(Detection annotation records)
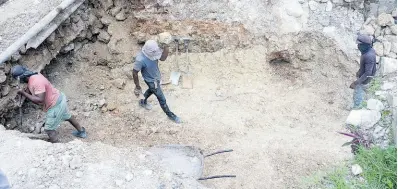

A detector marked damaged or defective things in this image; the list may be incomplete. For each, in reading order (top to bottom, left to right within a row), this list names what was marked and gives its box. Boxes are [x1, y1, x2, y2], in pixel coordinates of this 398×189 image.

broken concrete edge [0, 0, 79, 64]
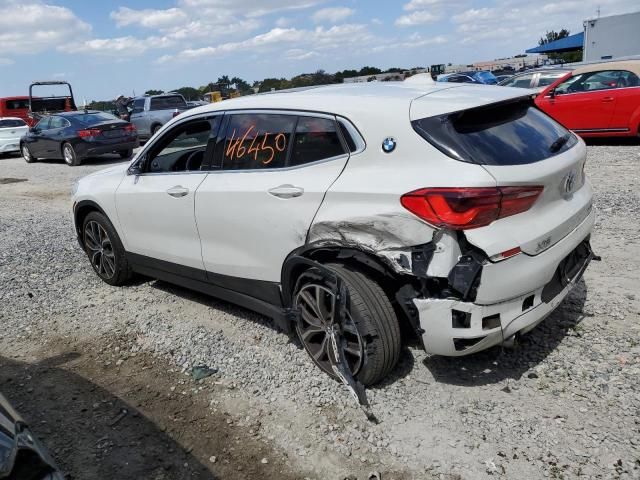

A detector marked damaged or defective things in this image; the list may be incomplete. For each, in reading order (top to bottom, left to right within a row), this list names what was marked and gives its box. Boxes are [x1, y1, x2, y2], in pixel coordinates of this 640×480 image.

wrecked vehicle [71, 82, 596, 386]
broken tail light [402, 187, 544, 230]
damaged bumper [416, 209, 596, 356]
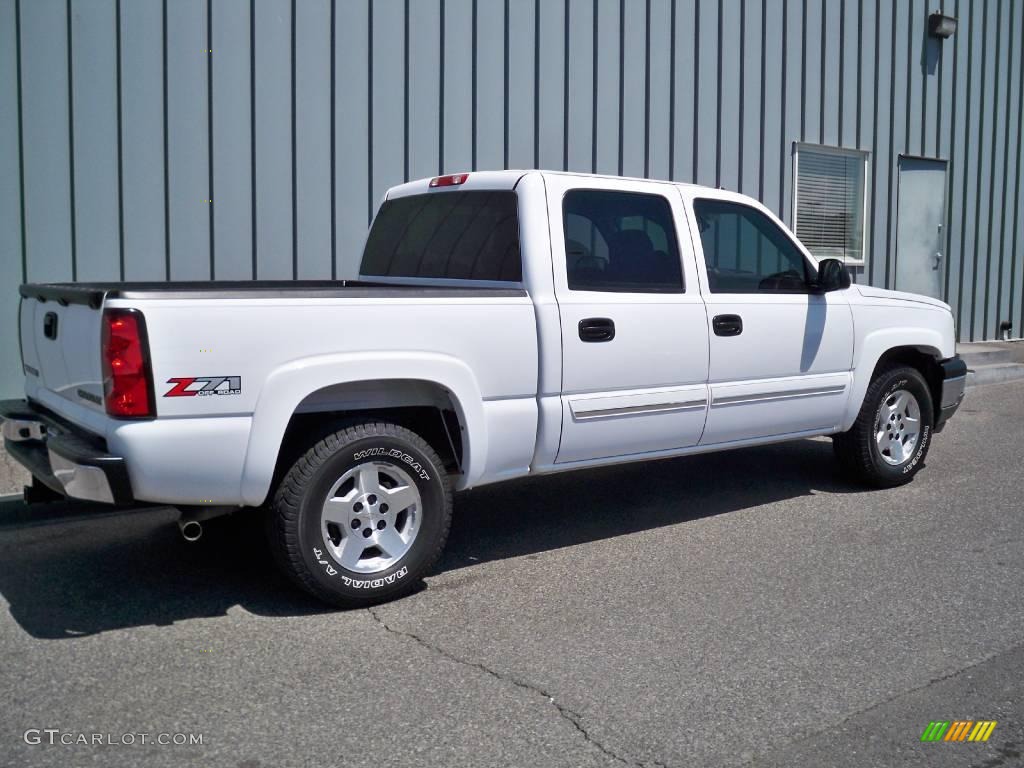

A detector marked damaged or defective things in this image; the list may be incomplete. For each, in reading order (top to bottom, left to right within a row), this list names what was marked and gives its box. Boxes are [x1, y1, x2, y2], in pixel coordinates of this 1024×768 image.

cracked asphalt [2, 380, 1024, 768]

[Stated problem] Print all the items above word for word, but leave out the pictures.

[Written answer]
A detector marked damaged or defective things in this image; the list may be incomplete. For each, in reading order (top to bottom, left to right within a row), this list names what was marked and gives its box. Boxes are [x1, y1, x2, y2], in pixel coordinates of this 398×189 image.

broken concrete edge [0, 0, 79, 64]

A detector marked damaged or defective things in this image; the list may be incomplete. For each, in reading order (top to bottom, left to right within a row), this list names what was marked and gives its box. Boxes are [x1, y1, x2, y2], in pixel coordinates of this 640×480 image.

wrecked vehicle [71, 82, 596, 386]
broken tail light [402, 187, 544, 230]
damaged bumper [416, 209, 596, 356]

A detector marked damaged or defective things in this image; the list may be incomplete. For each, in reading order (top to bottom, left to right within a row), this list names what was marked and gives its box. Boxes are [x1, y1, x2, y2], in pixel coordinates of this 1024×768 image.

cracked asphalt [2, 380, 1024, 768]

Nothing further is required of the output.